Stakes are high for such definitions: getting such a designation makes the institution tax-exempt. The issue was forced by a court ruling revoking a Pike County summer camp’s status (the application was first rejected by the county’s assessment board). Since then, lawmakers have swooped in to try to clarify the rules defining such charities, beginning with a lengthy constitutional amendment process to grant themselves the power to decide which charities are purely public.

Jeff Engle, a Dauphin County Board of Assessment solicitor, sees the laws themselves as the problem. Many determinations land in court. And according to Engle, it’s because boards like his, especially in rural counties, are often overwhelmed by the legal tests necessary to determine a group’s tax-exempt status.

“The local boards don’t have the boots on the ground and necessarily the personnel to deal with it,” Engle said. “I mean, we’re all electricians and plumbers and you’re asking us to build a space shuttle.”

Engle plans to testify at a Thursday hearing on the law governing purely public charities.
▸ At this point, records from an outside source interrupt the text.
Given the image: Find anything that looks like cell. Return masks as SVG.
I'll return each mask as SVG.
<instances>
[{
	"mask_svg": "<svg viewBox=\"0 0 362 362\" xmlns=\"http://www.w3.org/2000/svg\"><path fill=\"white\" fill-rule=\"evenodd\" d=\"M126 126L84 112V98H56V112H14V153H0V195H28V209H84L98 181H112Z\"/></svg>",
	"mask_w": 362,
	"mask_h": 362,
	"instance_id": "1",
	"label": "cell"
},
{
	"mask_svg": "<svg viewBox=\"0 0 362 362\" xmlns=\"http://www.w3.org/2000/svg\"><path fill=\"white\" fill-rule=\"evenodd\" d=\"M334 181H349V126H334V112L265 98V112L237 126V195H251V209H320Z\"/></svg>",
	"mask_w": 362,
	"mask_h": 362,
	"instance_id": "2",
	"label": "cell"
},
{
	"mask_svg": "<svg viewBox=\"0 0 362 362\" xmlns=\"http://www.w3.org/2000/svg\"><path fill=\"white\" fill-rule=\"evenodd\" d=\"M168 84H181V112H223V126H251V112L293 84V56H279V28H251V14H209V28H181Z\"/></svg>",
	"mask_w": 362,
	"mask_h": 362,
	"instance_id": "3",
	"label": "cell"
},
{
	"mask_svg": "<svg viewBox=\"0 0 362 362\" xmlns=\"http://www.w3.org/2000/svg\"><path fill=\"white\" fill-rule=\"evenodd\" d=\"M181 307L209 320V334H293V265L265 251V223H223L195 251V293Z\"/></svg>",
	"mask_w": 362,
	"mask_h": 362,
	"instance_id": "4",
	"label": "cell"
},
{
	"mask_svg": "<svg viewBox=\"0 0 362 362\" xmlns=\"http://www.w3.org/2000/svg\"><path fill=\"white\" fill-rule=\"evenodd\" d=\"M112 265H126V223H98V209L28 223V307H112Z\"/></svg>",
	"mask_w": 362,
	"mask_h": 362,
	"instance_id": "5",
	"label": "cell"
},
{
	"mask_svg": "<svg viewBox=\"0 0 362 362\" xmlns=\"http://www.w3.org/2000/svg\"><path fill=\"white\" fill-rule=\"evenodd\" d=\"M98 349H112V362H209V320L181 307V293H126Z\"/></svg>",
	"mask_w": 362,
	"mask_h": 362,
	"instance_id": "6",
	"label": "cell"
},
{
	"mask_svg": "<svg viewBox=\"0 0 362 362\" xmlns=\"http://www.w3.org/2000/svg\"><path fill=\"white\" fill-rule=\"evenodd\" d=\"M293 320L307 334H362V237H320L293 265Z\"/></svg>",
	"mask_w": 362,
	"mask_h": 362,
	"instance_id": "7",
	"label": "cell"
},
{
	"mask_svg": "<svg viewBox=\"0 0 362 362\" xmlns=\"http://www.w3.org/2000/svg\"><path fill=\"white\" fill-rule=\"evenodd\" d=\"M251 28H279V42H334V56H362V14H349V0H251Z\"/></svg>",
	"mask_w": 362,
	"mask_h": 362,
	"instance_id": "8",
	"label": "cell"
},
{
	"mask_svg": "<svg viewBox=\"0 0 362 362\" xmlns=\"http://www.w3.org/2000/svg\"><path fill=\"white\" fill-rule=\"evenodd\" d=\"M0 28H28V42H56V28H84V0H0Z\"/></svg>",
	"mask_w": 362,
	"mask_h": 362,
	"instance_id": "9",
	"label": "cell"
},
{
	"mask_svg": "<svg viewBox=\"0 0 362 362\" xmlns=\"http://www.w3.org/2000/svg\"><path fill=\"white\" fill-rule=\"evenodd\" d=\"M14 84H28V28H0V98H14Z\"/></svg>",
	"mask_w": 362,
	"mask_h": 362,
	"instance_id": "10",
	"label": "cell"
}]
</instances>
He said short of shedding state laws, one remedy that may keep these battles out of the courts is creating some kind of centralized way station office to take tax-exempt status applications.

“Every proposed tax-exempt entity would have to go, and state their case,” said Engle. “If there was somewhat of a centralized entity that could deal with it, it may help out the 67 counties that don’t have necessarily the ability to deal with each one of these cases.”

Otherwise, Engle said, the court battles will continue – even with additional legal tests added to clarify which institutions are purely public charities, and therefore tax-exempt.

“If you’re going to keep this legislation and carry it on, the tools that are necessary for your typical board of assessment appeals office are not there,” he said.